= Your task =
Write each line out a second time, exactly as shown below.

= The data =
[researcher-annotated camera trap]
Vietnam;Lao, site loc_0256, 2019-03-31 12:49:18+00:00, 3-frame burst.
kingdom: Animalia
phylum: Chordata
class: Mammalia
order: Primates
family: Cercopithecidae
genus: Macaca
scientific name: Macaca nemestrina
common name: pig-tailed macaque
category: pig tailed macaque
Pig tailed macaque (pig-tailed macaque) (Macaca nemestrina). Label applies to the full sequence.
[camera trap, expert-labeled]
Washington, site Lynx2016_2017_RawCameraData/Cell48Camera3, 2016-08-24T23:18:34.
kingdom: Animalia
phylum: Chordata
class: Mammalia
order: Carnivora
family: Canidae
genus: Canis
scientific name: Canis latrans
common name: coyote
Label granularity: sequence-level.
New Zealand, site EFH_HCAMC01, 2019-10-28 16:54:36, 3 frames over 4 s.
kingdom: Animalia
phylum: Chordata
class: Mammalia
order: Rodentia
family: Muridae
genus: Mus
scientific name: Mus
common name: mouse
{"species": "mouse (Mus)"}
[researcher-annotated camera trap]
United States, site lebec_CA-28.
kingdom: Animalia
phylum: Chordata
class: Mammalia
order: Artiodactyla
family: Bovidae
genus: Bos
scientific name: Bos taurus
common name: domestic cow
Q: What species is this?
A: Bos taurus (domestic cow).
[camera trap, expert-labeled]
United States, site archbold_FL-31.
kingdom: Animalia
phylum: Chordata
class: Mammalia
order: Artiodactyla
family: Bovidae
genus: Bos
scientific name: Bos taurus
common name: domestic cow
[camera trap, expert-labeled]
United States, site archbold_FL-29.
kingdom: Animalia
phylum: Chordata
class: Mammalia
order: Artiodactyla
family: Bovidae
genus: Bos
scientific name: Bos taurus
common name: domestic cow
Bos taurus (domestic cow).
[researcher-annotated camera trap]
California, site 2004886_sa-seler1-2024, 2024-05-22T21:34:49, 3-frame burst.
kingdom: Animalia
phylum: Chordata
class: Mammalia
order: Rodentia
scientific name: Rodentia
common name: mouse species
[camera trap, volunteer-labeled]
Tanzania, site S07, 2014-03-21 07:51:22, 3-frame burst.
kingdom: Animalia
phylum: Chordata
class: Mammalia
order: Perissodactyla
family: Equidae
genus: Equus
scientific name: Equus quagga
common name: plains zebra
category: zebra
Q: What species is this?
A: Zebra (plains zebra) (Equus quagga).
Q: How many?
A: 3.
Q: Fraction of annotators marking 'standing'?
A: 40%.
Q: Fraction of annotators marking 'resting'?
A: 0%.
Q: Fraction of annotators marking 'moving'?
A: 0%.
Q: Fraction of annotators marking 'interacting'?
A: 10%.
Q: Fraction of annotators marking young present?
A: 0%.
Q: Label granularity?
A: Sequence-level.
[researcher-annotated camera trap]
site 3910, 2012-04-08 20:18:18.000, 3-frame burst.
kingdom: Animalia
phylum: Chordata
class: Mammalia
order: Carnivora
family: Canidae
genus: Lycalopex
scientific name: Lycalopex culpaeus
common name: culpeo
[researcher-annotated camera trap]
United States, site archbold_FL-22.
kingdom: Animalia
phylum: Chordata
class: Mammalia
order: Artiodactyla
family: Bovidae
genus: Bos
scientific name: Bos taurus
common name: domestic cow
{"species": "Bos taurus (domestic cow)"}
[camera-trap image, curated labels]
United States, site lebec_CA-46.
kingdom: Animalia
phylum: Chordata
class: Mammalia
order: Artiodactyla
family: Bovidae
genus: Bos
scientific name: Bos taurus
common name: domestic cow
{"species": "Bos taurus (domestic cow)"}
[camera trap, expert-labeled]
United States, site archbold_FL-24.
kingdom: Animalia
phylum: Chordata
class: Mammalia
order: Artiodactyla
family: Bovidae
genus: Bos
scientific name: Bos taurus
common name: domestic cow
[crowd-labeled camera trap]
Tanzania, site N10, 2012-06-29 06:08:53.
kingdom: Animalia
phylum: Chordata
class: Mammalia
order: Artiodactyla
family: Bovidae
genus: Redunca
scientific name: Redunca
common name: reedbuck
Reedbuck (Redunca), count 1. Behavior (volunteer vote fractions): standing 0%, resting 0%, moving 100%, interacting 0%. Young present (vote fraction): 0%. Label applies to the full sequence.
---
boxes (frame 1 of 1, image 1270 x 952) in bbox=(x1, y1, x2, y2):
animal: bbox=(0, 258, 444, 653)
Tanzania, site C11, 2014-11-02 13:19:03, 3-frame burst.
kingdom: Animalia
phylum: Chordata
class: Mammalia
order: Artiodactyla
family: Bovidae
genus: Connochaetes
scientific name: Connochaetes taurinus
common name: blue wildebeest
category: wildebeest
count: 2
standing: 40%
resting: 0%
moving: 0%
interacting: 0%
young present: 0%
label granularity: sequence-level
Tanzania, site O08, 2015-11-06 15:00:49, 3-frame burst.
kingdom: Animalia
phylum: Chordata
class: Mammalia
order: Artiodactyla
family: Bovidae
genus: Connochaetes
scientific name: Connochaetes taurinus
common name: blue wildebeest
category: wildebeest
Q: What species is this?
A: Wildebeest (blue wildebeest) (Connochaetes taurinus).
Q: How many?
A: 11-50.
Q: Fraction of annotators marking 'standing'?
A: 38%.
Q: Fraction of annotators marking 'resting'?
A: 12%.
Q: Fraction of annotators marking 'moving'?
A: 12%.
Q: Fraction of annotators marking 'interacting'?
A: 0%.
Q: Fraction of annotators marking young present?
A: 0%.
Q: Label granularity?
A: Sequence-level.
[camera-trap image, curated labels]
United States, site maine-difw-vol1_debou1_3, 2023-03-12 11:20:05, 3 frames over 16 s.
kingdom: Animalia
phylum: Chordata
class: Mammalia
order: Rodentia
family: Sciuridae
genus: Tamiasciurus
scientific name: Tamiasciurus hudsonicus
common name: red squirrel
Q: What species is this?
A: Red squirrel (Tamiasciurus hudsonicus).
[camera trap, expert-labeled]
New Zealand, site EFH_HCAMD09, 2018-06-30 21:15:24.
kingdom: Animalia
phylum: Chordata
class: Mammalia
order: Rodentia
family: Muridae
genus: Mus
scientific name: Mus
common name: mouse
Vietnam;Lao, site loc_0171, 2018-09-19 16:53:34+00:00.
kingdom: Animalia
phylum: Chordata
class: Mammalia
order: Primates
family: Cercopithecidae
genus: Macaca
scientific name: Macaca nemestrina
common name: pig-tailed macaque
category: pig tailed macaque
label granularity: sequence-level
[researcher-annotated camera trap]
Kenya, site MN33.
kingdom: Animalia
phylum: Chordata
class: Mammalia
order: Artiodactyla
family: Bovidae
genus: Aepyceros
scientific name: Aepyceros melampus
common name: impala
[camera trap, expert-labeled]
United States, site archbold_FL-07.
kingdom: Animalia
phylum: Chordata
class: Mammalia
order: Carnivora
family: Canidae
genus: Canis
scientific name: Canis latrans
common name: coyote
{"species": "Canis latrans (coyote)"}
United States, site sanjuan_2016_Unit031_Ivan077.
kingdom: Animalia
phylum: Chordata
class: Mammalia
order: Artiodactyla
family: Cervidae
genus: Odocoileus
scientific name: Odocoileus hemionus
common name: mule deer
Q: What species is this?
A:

= Result below =
[researcher-annotated camera trap]
Vietnam;Lao, site loc_0256, 2019-03-31 12:49:18+00:00, 3-frame burst.
kingdom: Animalia
phylum: Chordata
class: Mammalia
order: Primates
family: Cercopithecidae
genus: Macaca
scientific name: Macaca nemestrina
common name: pig-tailed macaque
category: pig tailed macaque
Pig tailed macaque (pig-tailed macaque) (Macaca nemestrina). Label applies to the full sequence.
[camera trap, expert-labeled]
Washington, site Lynx2016_2017_RawCameraData/Cell48Camera3, 2016-08-24T23:18:34.
kingdom: Animalia
phylum: Chordata
class: Mammalia
order: Carnivora
family: Canidae
genus: Canis
scientific name: Canis latrans
common name: coyote
Label granularity: sequence-level.
New Zealand, site EFH_HCAMC01, 2019-10-28 16:54:36, 3 frames over 4 s.
kingdom: Animalia
phylum: Chordata
class: Mammalia
order: Rodentia
family: Muridae
genus: Mus
scientific name: Mus
common name: mouse
{"species": "mouse (Mus)"}
[researcher-annotated camera trap]
United States, site lebec_CA-28.
kingdom: Animalia
phylum: Chordata
class: Mammalia
order: Artiodactyla
family: Bovidae
genus: Bos
scientific name: Bos taurus
common name: domestic cow
Q: What species is this?
A: Bos taurus (domestic cow).
[camera trap, expert-labeled]
United States, site archbold_FL-31.
kingdom: Animalia
phylum: Chordata
class: Mammalia
order: Artiodactyla
family: Bovidae
genus: Bos
scientific name: Bos taurus
common name: domestic cow
[camera trap, expert-labeled]
United States, site archbold_FL-29.
kingdom: Animalia
phylum: Chordata
class: Mammalia
order: Artiodactyla
family: Bovidae
genus: Bos
scientific name: Bos taurus
common name: domestic cow
Bos taurus (domestic cow).
[researcher-annotated camera trap]
California, site 2004886_sa-seler1-2024, 2024-05-22T21:34:49, 3-frame burst.
kingdom: Animalia
phylum: Chordata
class: Mammalia
order: Rodentia
scientific name: Rodentia
common name: mouse species
[camera trap, volunteer-labeled]
Tanzania, site S07, 2014-03-21 07:51:22, 3-frame burst.
kingdom: Animalia
phylum: Chordata
class: Mammalia
order: Perissodactyla
family: Equidae
genus: Equus
scientific name: Equus quagga
common name: plains zebra
category: zebra
Q: What species is this?
A: Zebra (plains zebra) (Equus quagga).
Q: How many?
A: 3.
Q: Fraction of annotators marking 'standing'?
A: 40%.
Q: Fraction of annotators marking 'resting'?
A: 0%.
Q: Fraction of annotators marking 'moving'?
A: 0%.
Q: Fraction of annotators marking 'interacting'?
A: 10%.
Q: Fraction of annotators marking young present?
A: 0%.
Q: Label granularity?
A: Sequence-level.
[researcher-annotated camera trap]
site 3910, 2012-04-08 20:18:18.000, 3-frame burst.
kingdom: Animalia
phylum: Chordata
class: Mammalia
order: Carnivora
family: Canidae
genus: Lycalopex
scientific name: Lycalopex culpaeus
common name: culpeo
[researcher-annotated camera trap]
United States, site archbold_FL-22.
kingdom: Animalia
phylum: Chordata
class: Mammalia
order: Artiodactyla
family: Bovidae
genus: Bos
scientific name: Bos taurus
common name: domestic cow
{"species": "Bos taurus (domestic cow)"}
[camera-trap image, curated labels]
United States, site lebec_CA-46.
kingdom: Animalia
phylum: Chordata
class: Mammalia
order: Artiodactyla
family: Bovidae
genus: Bos
scientific name: Bos taurus
common name: domestic cow
{"species": "Bos taurus (domestic cow)"}
[camera trap, expert-labeled]
United States, site archbold_FL-24.
kingdom: Animalia
phylum: Chordata
class: Mammalia
order: Artiodactyla
family: Bovidae
genus: Bos
scientific name: Bos taurus
common name: domestic cow
[crowd-labeled camera trap]
Tanzania, site N10, 2012-06-29 06:08:53.
kingdom: Animalia
phylum: Chordata
class: Mammalia
order: Artiodactyla
family: Bovidae
genus: Redunca
scientific name: Redunca
common name: reedbuck
Reedbuck (Redunca), count 1. Behavior (volunteer vote fractions): standing 0%, resting 0%, moving 100%, interacting 0%. Young present (vote fraction): 0%. Label applies to the full sequence.
---
boxes (frame 1 of 1, image 1270 x 952) in bbox=(x1, y1, x2, y2):
animal: bbox=(0, 258, 444, 653)
Tanzania, site C11, 2014-11-02 13:19:03, 3-frame burst.
kingdom: Animalia
phylum: Chordata
class: Mammalia
order: Artiodactyla
family: Bovidae
genus: Connochaetes
scientific name: Connochaetes taurinus
common name: blue wildebeest
category: wildebeest
count: 2
standing: 40%
resting: 0%
moving: 0%
interacting: 0%
young present: 0%
label granularity: sequence-level
Tanzania, site O08, 2015-11-06 15:00:49, 3-frame burst.
kingdom: Animalia
phylum: Chordata
class: Mammalia
order: Artiodactyla
family: Bovidae
genus: Connochaetes
scientific name: Connochaetes taurinus
common name: blue wildebeest
category: wildebeest
Q: What species is this?
A: Wildebeest (blue wildebeest) (Connochaetes taurinus).
Q: How many?
A: 11-50.
Q: Fraction of annotators marking 'standing'?
A: 38%.
Q: Fraction of annotators marking 'resting'?
A: 12%.
Q: Fraction of annotators marking 'moving'?
A: 12%.
Q: Fraction of annotators marking 'interacting'?
A: 0%.
Q: Fraction of annotators marking young present?
A: 0%.
Q: Label granularity?
A: Sequence-level.
[camera-trap image, curated labels]
United States, site maine-difw-vol1_debou1_3, 2023-03-12 11:20:05, 3 frames over 16 s.
kingdom: Animalia
phylum: Chordata
class: Mammalia
order: Rodentia
family: Sciuridae
genus: Tamiasciurus
scientific name: Tamiasciurus hudsonicus
common name: red squirrel
Q: What species is this?
A: Red squirrel (Tamiasciurus hudsonicus).
[camera trap, expert-labeled]
New Zealand, site EFH_HCAMD09, 2018-06-30 21:15:24.
kingdom: Animalia
phylum: Chordata
class: Mammalia
order: Rodentia
family: Muridae
genus: Mus
scientific name: Mus
common name: mouse
Vietnam;Lao, site loc_0171, 2018-09-19 16:53:34+00:00.
kingdom: Animalia
phylum: Chordata
class: Mammalia
order: Primates
family: Cercopithecidae
genus: Macaca
scientific name: Macaca nemestrina
common name: pig-tailed macaque
category: pig tailed macaque
label granularity: sequence-level
[researcher-annotated camera trap]
Kenya, site MN33.
kingdom: Animalia
phylum: Chordata
class: Mammalia
order: Artiodactyla
family: Bovidae
genus: Aepyceros
scientific name: Aepyceros melampus
common name: impala
[camera trap, expert-labeled]
United States, site archbold_FL-07.
kingdom: Animalia
phylum: Chordata
class: Mammalia
order: Carnivora
family: Canidae
genus: Canis
scientific name: Canis latrans
common name: coyote
{"species": "Canis latrans (coyote)"}
United States, site sanjuan_2016_Unit031_Ivan077.
kingdom: Animalia
phylum: Chordata
class: Mammalia
order: Artiodactyla
family: Cervidae
genus: Odocoileus
scientific name: Odocoileus hemionus
common name: mule deer
Q: What species is this?
A:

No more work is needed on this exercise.